36. Alshon Jeffery, WR, South Carolina: The promising pass catcher has salvaged his plummeting stock by posting respectable numbers at his pro day workout (4.5's in the 40 with a 10-foot-2 broad jump and 36-inch vertical). With few receivers capable of rivaling his ability as a jump-ball specialist, Jeffery is an intriguing option as a No. 1 receiver.
37. Lavonte David, LB, Nebraska: Size concerns have overshadowed David's potential, but scouts searching for impact defenders are beginning to push the Nebraska star up the charts with his stellar production on game tape.
38. Brandon Weeden, QB, Oklahoma State: If not for his advanced age (28), Weeden would rank much higher based on his arm talent and pocket presence.
39. Zach Brown, LB, North Carolina: Gifted athlete with unrefined skills. Brown could blossom into a standout defender as a pro with his rare combination of size, speed and athleticism.
40. Devon Still, DT, Penn State: Big man with an impressive frame, but scouts are concerned about his technical inconsistencies and effort. Still hasn't sufficiently addressed those issues to this point, so his team visits will be critical to his draft position.
41. Doug Martin, RB, Boise State: Teams intent on adding substance over style have fallen in love with Martin's game. He is a rough-and-tumble runner with sneaky quickness and a solid all-around skill set.
42. Nick Perry, DE, USC: It's hard to find a consensus opinion on Perry, despite his production as a pass rusher. Perry hasn't dominated elite competition consistently, so it is tough to project him as a difference maker at the position.
43. Dwayne Allen, TE, Clemson: A disappointing 40-time at the combine has sent Allen's stock in a downward spiral, but he remains one of the top pass catchers at the position. He creates mismatches with his size and athleticism, and teams looking to add a dynamic weapon are closely monitoring his development leading up to the draft.
44. Bobby Massie, OT, Ole Miss: After flying under the radar for most of the season, Massie is starting to creep up boards across the league. Scouts rave about his toughness, footwork and overall skill set, making him a viable option for teams looking for an upgrade at tackle.

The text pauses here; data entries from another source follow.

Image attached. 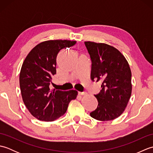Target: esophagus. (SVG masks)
I'll return each mask as SVG.
<instances>
[{
	"instance_id": "esophagus-1",
	"label": "esophagus",
	"mask_w": 153,
	"mask_h": 153,
	"mask_svg": "<svg viewBox=\"0 0 153 153\" xmlns=\"http://www.w3.org/2000/svg\"><path fill=\"white\" fill-rule=\"evenodd\" d=\"M78 94L80 95H87V93L83 91V92H78Z\"/></svg>"
}]
</instances>
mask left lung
I'll return each mask as SVG.
<instances>
[{
	"label": "left lung",
	"mask_w": 153,
	"mask_h": 153,
	"mask_svg": "<svg viewBox=\"0 0 153 153\" xmlns=\"http://www.w3.org/2000/svg\"><path fill=\"white\" fill-rule=\"evenodd\" d=\"M85 45L92 61L91 79L102 82L101 91L95 95L98 106L90 116L100 121L112 120L122 114L130 99V68L116 48L91 41H85Z\"/></svg>",
	"instance_id": "obj_1"
}]
</instances>
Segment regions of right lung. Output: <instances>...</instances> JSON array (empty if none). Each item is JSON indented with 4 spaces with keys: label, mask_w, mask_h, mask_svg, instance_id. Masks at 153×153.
Instances as JSON below:
<instances>
[{
    "label": "right lung",
    "mask_w": 153,
    "mask_h": 153,
    "mask_svg": "<svg viewBox=\"0 0 153 153\" xmlns=\"http://www.w3.org/2000/svg\"><path fill=\"white\" fill-rule=\"evenodd\" d=\"M76 41L51 40L42 42L32 49L22 64L19 87L23 101L35 118L53 122L66 113L77 91H51L52 76L56 74V56L62 48L72 47Z\"/></svg>",
    "instance_id": "1"
}]
</instances>
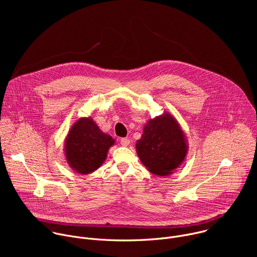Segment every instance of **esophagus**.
<instances>
[{
	"mask_svg": "<svg viewBox=\"0 0 257 257\" xmlns=\"http://www.w3.org/2000/svg\"><path fill=\"white\" fill-rule=\"evenodd\" d=\"M120 143L123 145V146H128L130 144V140L128 138H122L120 140Z\"/></svg>",
	"mask_w": 257,
	"mask_h": 257,
	"instance_id": "1",
	"label": "esophagus"
}]
</instances>
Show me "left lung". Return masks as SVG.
I'll list each match as a JSON object with an SVG mask.
<instances>
[{"label":"left lung","instance_id":"1","mask_svg":"<svg viewBox=\"0 0 257 257\" xmlns=\"http://www.w3.org/2000/svg\"><path fill=\"white\" fill-rule=\"evenodd\" d=\"M141 163L156 176H169L184 162L188 153L187 137L175 117L168 112L150 119L136 141Z\"/></svg>","mask_w":257,"mask_h":257}]
</instances>
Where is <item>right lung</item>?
<instances>
[{
	"label": "right lung",
	"instance_id": "right-lung-1",
	"mask_svg": "<svg viewBox=\"0 0 257 257\" xmlns=\"http://www.w3.org/2000/svg\"><path fill=\"white\" fill-rule=\"evenodd\" d=\"M115 139L103 133L91 117L80 118L65 138L64 155L69 167L81 175L97 170L106 160Z\"/></svg>",
	"mask_w": 257,
	"mask_h": 257
}]
</instances>
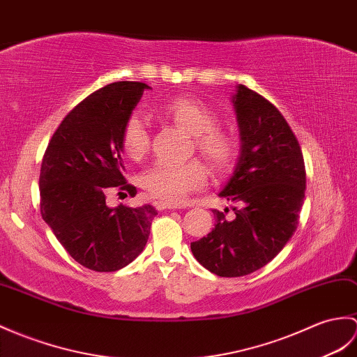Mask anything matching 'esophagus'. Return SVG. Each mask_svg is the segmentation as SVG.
<instances>
[{
    "label": "esophagus",
    "instance_id": "obj_1",
    "mask_svg": "<svg viewBox=\"0 0 357 357\" xmlns=\"http://www.w3.org/2000/svg\"><path fill=\"white\" fill-rule=\"evenodd\" d=\"M155 206H156V210H178V208H181L179 205L167 202V201H158V202H155Z\"/></svg>",
    "mask_w": 357,
    "mask_h": 357
}]
</instances>
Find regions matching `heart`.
Returning <instances> with one entry per match:
<instances>
[{"instance_id": "heart-1", "label": "heart", "mask_w": 357, "mask_h": 357, "mask_svg": "<svg viewBox=\"0 0 357 357\" xmlns=\"http://www.w3.org/2000/svg\"><path fill=\"white\" fill-rule=\"evenodd\" d=\"M158 112L195 137V149L216 173L233 169L238 156L237 139L218 128V117L210 107L192 97H175L158 106ZM121 146L129 158L139 161L151 149V135L144 121L137 115L126 120L121 130ZM205 164L201 160L185 162L160 161L141 176L146 192L167 202H179L188 193L199 190L206 181Z\"/></svg>"}]
</instances>
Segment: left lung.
<instances>
[{"label":"left lung","mask_w":357,"mask_h":357,"mask_svg":"<svg viewBox=\"0 0 357 357\" xmlns=\"http://www.w3.org/2000/svg\"><path fill=\"white\" fill-rule=\"evenodd\" d=\"M233 103L242 146L219 196L234 204V214L213 210V231L190 245L196 260L219 277L248 275L283 250L305 192L301 147L281 112L245 85L237 86Z\"/></svg>","instance_id":"8db88e82"}]
</instances>
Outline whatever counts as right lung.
Segmentation results:
<instances>
[{
  "label": "right lung",
  "mask_w": 357,
  "mask_h": 357,
  "mask_svg": "<svg viewBox=\"0 0 357 357\" xmlns=\"http://www.w3.org/2000/svg\"><path fill=\"white\" fill-rule=\"evenodd\" d=\"M144 89L151 86L115 82L88 96L62 120L40 164L43 219L66 252L96 272H114L134 261L158 214L147 204L106 205L114 187L137 195L123 176L121 130Z\"/></svg>",
  "instance_id": "1"
}]
</instances>
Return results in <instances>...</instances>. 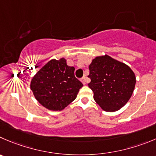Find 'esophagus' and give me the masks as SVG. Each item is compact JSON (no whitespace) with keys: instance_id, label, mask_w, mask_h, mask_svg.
I'll return each instance as SVG.
<instances>
[{"instance_id":"34e87169","label":"esophagus","mask_w":156,"mask_h":156,"mask_svg":"<svg viewBox=\"0 0 156 156\" xmlns=\"http://www.w3.org/2000/svg\"><path fill=\"white\" fill-rule=\"evenodd\" d=\"M81 82L83 83V84H84V85H85L86 83H87V78H86L85 76L83 77L82 79H81Z\"/></svg>"}]
</instances>
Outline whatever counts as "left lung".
Returning a JSON list of instances; mask_svg holds the SVG:
<instances>
[{
    "instance_id": "8db88e82",
    "label": "left lung",
    "mask_w": 156,
    "mask_h": 156,
    "mask_svg": "<svg viewBox=\"0 0 156 156\" xmlns=\"http://www.w3.org/2000/svg\"><path fill=\"white\" fill-rule=\"evenodd\" d=\"M89 87L93 99L106 112H115L125 106L133 95L136 76L131 68L108 55L96 57L89 66Z\"/></svg>"
}]
</instances>
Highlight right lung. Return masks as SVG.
Segmentation results:
<instances>
[{"instance_id":"obj_1","label":"right lung","mask_w":156,"mask_h":156,"mask_svg":"<svg viewBox=\"0 0 156 156\" xmlns=\"http://www.w3.org/2000/svg\"><path fill=\"white\" fill-rule=\"evenodd\" d=\"M74 70L64 58L53 59L46 63L31 80L30 90L37 100L50 110H63L76 98L83 87Z\"/></svg>"}]
</instances>
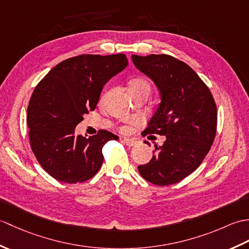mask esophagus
Instances as JSON below:
<instances>
[{"mask_svg": "<svg viewBox=\"0 0 249 249\" xmlns=\"http://www.w3.org/2000/svg\"><path fill=\"white\" fill-rule=\"evenodd\" d=\"M123 142L128 146H135L137 143H138V141H137L136 139H133V138H124Z\"/></svg>", "mask_w": 249, "mask_h": 249, "instance_id": "obj_1", "label": "esophagus"}]
</instances>
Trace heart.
Here are the masks:
<instances>
[{
	"label": "heart",
	"instance_id": "obj_1",
	"mask_svg": "<svg viewBox=\"0 0 249 249\" xmlns=\"http://www.w3.org/2000/svg\"><path fill=\"white\" fill-rule=\"evenodd\" d=\"M128 91L131 96H136V95H139L142 93H147L149 94L151 91V84L144 77H134L131 78L128 81ZM105 96H103V99Z\"/></svg>",
	"mask_w": 249,
	"mask_h": 249
}]
</instances>
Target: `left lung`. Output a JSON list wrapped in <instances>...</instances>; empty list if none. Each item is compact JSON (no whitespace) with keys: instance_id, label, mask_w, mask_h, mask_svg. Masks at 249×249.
I'll list each match as a JSON object with an SVG mask.
<instances>
[{"instance_id":"left-lung-1","label":"left lung","mask_w":249,"mask_h":249,"mask_svg":"<svg viewBox=\"0 0 249 249\" xmlns=\"http://www.w3.org/2000/svg\"><path fill=\"white\" fill-rule=\"evenodd\" d=\"M131 59L155 82L161 96L142 136H166L161 146L155 144L151 161L138 166L139 173L158 186L176 184L193 173L211 150L217 107L208 86L186 63L168 54H134Z\"/></svg>"}]
</instances>
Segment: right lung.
I'll return each instance as SVG.
<instances>
[{"mask_svg": "<svg viewBox=\"0 0 249 249\" xmlns=\"http://www.w3.org/2000/svg\"><path fill=\"white\" fill-rule=\"evenodd\" d=\"M127 64L123 53L80 54L59 63L36 86L26 115L31 149L57 181L92 178L103 165L104 145L119 139L105 129L89 138L73 133L83 115L96 108L105 84Z\"/></svg>", "mask_w": 249, "mask_h": 249, "instance_id": "right-lung-1", "label": "right lung"}]
</instances>
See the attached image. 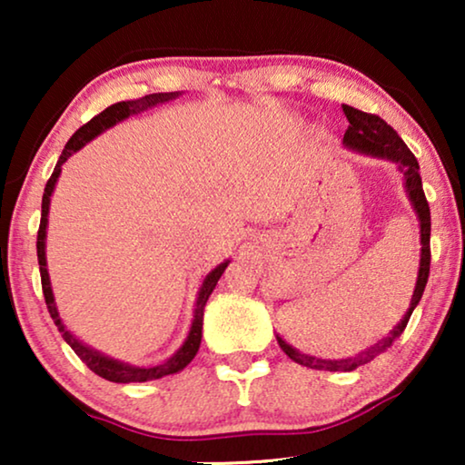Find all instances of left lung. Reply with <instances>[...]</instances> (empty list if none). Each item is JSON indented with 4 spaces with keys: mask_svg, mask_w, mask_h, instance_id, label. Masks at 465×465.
<instances>
[{
    "mask_svg": "<svg viewBox=\"0 0 465 465\" xmlns=\"http://www.w3.org/2000/svg\"><path fill=\"white\" fill-rule=\"evenodd\" d=\"M342 112H345V116L349 120L345 137H342L345 148L360 152V154L385 158V161L396 163L398 171L402 173L404 190H406V194H409L412 212L417 213L419 228H421V231H419L421 232V260H419L417 283H415V292H412L409 311H406L398 326L393 328L391 332L385 336V339H381L377 345H372L371 349H364V351L353 355V358H341V360L315 358V355L301 353L298 349L288 345V342H285L282 336L277 334L279 347L283 349V353L288 355L290 360H294L296 364H301V366L315 368V371H330V372H336V371L351 372L358 366L368 364V361L377 358L379 353L387 351V349L393 345V341H396L398 336L404 332V328L411 320L412 311H415L419 301H421L425 283H428V277H430V260H431V256H430V231H431L430 205H428V201H425V194H423V183H421V175H419L417 158L412 156L409 145L400 139L398 133L393 131L383 118L374 116V114L355 110V107H351V105H342Z\"/></svg>",
    "mask_w": 465,
    "mask_h": 465,
    "instance_id": "8db88e82",
    "label": "left lung"
}]
</instances>
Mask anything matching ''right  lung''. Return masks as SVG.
Instances as JSON below:
<instances>
[{"instance_id":"right-lung-1","label":"right lung","mask_w":465,"mask_h":465,"mask_svg":"<svg viewBox=\"0 0 465 465\" xmlns=\"http://www.w3.org/2000/svg\"><path fill=\"white\" fill-rule=\"evenodd\" d=\"M177 97H182V91L175 93H152L145 94L142 99H131V101H118L110 107H105L104 112L97 114L91 123H86L84 126H80L78 131L74 133L72 139L65 143V150L61 152L59 161H56V167L50 175V180L44 188V196H42V220H40V231H37V262H40V275H42V290H44V298H46V307L50 317L54 320V326L59 328V332L63 334V339L69 347L74 349L75 355L84 361V364L91 368L94 374L104 377L105 381H112V383H145V381H154V379H163L167 374H175L186 368L190 361L194 360L196 351L201 347V336H203V311H205V304L212 296V292L215 285H218V279L222 277V272L226 271V266L231 260H224V262L215 266V269L209 272V275L203 279L199 294H196V302H194V317L193 323H190V332L183 341V345L177 349V351L171 355L169 360L161 361V364L154 366H131L126 361L114 360L110 355L97 351V349L88 347L86 342H82L80 339L69 332L65 323H63L59 309H56L54 302V294H53V285H50V275H48V264H46V228H48V212H50V196L54 193L56 180L61 175V167L63 163L67 161L69 156H74L75 152L84 148V145L94 139L101 133L112 129L114 124L123 123L124 118L135 116V114H142L145 110H152V107L167 104V101H173Z\"/></svg>"}]
</instances>
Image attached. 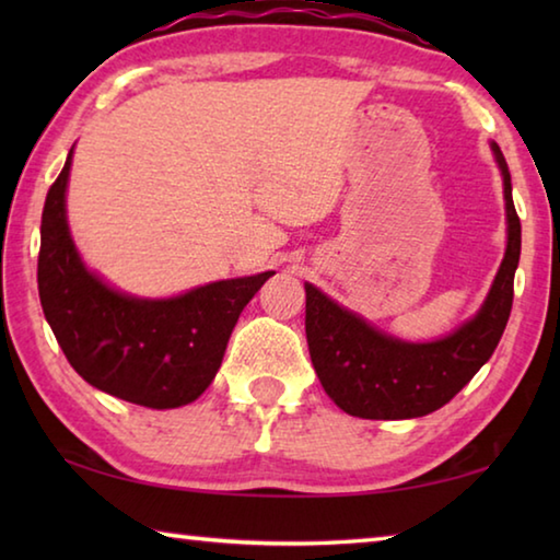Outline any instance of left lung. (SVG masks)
Returning a JSON list of instances; mask_svg holds the SVG:
<instances>
[{"label": "left lung", "mask_w": 560, "mask_h": 560, "mask_svg": "<svg viewBox=\"0 0 560 560\" xmlns=\"http://www.w3.org/2000/svg\"><path fill=\"white\" fill-rule=\"evenodd\" d=\"M504 177L506 254L479 314L432 343H407L373 328L306 283V340L324 390L340 410L363 420H410L447 405L499 346L514 303L521 222L509 165L491 143Z\"/></svg>", "instance_id": "1"}]
</instances>
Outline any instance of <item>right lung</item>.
Instances as JSON below:
<instances>
[{"instance_id": "1", "label": "right lung", "mask_w": 560, "mask_h": 560, "mask_svg": "<svg viewBox=\"0 0 560 560\" xmlns=\"http://www.w3.org/2000/svg\"><path fill=\"white\" fill-rule=\"evenodd\" d=\"M71 155L46 195L36 269L44 316L66 360L120 400L153 410L197 400L220 371L236 318L273 271L158 301L110 289L81 261L66 222Z\"/></svg>"}]
</instances>
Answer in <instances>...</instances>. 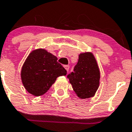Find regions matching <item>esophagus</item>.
Instances as JSON below:
<instances>
[{
    "instance_id": "esophagus-1",
    "label": "esophagus",
    "mask_w": 132,
    "mask_h": 132,
    "mask_svg": "<svg viewBox=\"0 0 132 132\" xmlns=\"http://www.w3.org/2000/svg\"><path fill=\"white\" fill-rule=\"evenodd\" d=\"M64 68L65 70L68 71L69 70V68H70V66H69L68 65H65V66H64Z\"/></svg>"
}]
</instances>
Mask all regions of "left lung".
<instances>
[{
    "label": "left lung",
    "instance_id": "obj_1",
    "mask_svg": "<svg viewBox=\"0 0 132 132\" xmlns=\"http://www.w3.org/2000/svg\"><path fill=\"white\" fill-rule=\"evenodd\" d=\"M73 91L79 98L93 97L99 86L100 70L92 52L79 55L74 72L68 75Z\"/></svg>",
    "mask_w": 132,
    "mask_h": 132
}]
</instances>
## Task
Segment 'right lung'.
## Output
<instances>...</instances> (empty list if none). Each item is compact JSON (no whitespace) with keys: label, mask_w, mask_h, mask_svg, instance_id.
Wrapping results in <instances>:
<instances>
[{"label":"right lung","mask_w":132,"mask_h":132,"mask_svg":"<svg viewBox=\"0 0 132 132\" xmlns=\"http://www.w3.org/2000/svg\"><path fill=\"white\" fill-rule=\"evenodd\" d=\"M66 73V70L57 62L56 56L39 48L33 50L28 56L20 76L27 92L37 97L46 93L58 77Z\"/></svg>","instance_id":"right-lung-1"}]
</instances>
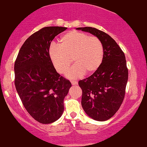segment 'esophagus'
Listing matches in <instances>:
<instances>
[{"instance_id": "34e87169", "label": "esophagus", "mask_w": 147, "mask_h": 147, "mask_svg": "<svg viewBox=\"0 0 147 147\" xmlns=\"http://www.w3.org/2000/svg\"><path fill=\"white\" fill-rule=\"evenodd\" d=\"M71 84L72 85H76V84H78V82H76V81H71Z\"/></svg>"}]
</instances>
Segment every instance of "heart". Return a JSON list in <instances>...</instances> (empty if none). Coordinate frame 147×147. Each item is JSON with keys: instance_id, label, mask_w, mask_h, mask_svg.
Segmentation results:
<instances>
[{"instance_id": "heart-1", "label": "heart", "mask_w": 147, "mask_h": 147, "mask_svg": "<svg viewBox=\"0 0 147 147\" xmlns=\"http://www.w3.org/2000/svg\"><path fill=\"white\" fill-rule=\"evenodd\" d=\"M49 56L53 67L60 74L67 73V76L78 79L84 74H91L100 67L104 57V47L98 38L89 36L85 33L71 31L63 34L59 39V45H51Z\"/></svg>"}]
</instances>
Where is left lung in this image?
Returning a JSON list of instances; mask_svg holds the SVG:
<instances>
[{"label": "left lung", "mask_w": 147, "mask_h": 147, "mask_svg": "<svg viewBox=\"0 0 147 147\" xmlns=\"http://www.w3.org/2000/svg\"><path fill=\"white\" fill-rule=\"evenodd\" d=\"M100 40L104 57L99 69L78 82L82 91V109L97 121H106L118 111L125 94L128 69L125 53L109 35L94 27H78Z\"/></svg>", "instance_id": "obj_1"}]
</instances>
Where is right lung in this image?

45. LaMichael James, RB, Oregon: The most electrifying runner in college football is viewed as a change-of-pace back due to his diminutive frame, but his production and big-play ability will make him a highly coveted prospect on draft day.
46. Harrison Smith, S, Notre Dame: It is hard to find big, athletic safeties with ball skills who are also physical run defenders. Smith not only possesses those attributes, but he also has a high football IQ that allows him to act as the controller in the back end.
47. Brandon Washington, G, Miami: Size, strength and athleticism are essential along the interior, and Washington displays a skill set that should lead to instant success as a pro.
48. Rueben Randle, WR, LSU: After failing to impress at the combine, Randle opened up the eyes of evaluators with a strong showing at LSU's pro day. He is a smooth and polished route runner with strong hands and excellent ball skills.
49. Jayron Hosley, CB, Virginia Tech: A subpar final season at Virginia Tech has been erased by a strong series of showings at workouts. Hosley is a natural ball hawk with outstanding speed, quickness and return skills.
50. Kelechi Osemele, G, Iowa State: The monstrous interior blocker is not a nimble athlete, but his combination of strength and power allows him to maul defenders in the trenches.